= Source extract =
In late winter, Christopher abandoned a notion he'd had of reopening as an Italian restaurant. He made Mendez his partner. The move constituted Mendez's first lucky break, and it gave Christopher a chance to recoup some of his losses. In March, Mendez taped a handwritten sign to the window: ''Hungry Coyote Restaurant: Mexico City, 1977 -- Waltham, Massachusetts, 2006." Mendez's brother Tonio, the principal cook, moved to Waltham. His parents flew in from Mexico City with visas allowing them to stay until fall.
''I used to come by here, hanging out with my friends, and see in my mind what this could be. I knew it could be something great," Mendez says, sitting inside the building he'd fixated on for years. ''It is amazing. It is amazing that we are here."
''We need to let people know that we're not going anywhere. We're here to stay," Mendez said to friends and relatives as they walked, American flags in hand, up Moody Street and joined the May 1 pro-immigrant rally on Waltham Common. ''We have to have a voice now, make our mark."
The Latino reinvigoration of America's public spaces, a familiar story in California and Texas, is a newer phenomenon here. Latinos are increasingly a force with the rising numbers, the growing buying power and, if Mendez is any indication, the determination to remake many main streets.
''In my dream there will be a line of people here," Mendez says, lifting and moving tables days before the Hungry Coyote opened. ''There will be a Mexican person. Then a Puerto Rican person. Then a white person and then a black person and on and on. That's the way it should be in America. Anyway, that's the way I would like it to be here."
The white populations in Massachusetts and Waltham are slowly shrinking while their Latino populations are growing. In keeping with these demographic shifts, the number of Latino-owned businesses in Massachusetts is multiplying.
Cultural diversity is nothing new to Moody Street. Indian and Asian restaurants hit up against Guatemalan and Colombian-owned shops. A Peruvian-owned pizzeria sells slices for $1.35 but also offers homemade empanadas -- a Latin American pastry wrapped around meat, cheese, or sweets. Steps away, a swanky bistro sells $28 entrees to well-heeled crowds. Across from Mendez's Hungry Coyote, an African craft store offers beads and wall hangings.
Clearly, then, Latinos won't determine the future flavor of Waltham's public spaces alone. But it seems unlikely that whites alone ever will again. Recently, an Italian cafe closed up, quickly replaced by an Asian fusion restaurant. Just across the street, an American barbecue cut back the size of its operation. A Central American restaurant soon claimed the new space.

= What the task requires =
In the article on the Hungry Coyote, who moved to Waltham to be the restaurant's principal cook? The data that comes next is unrelated to the article on the Hungry Coyote.

= Data =
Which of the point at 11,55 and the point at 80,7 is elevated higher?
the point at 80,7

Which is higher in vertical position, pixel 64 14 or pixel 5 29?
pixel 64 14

= Written response =
Mendez's brother Tonio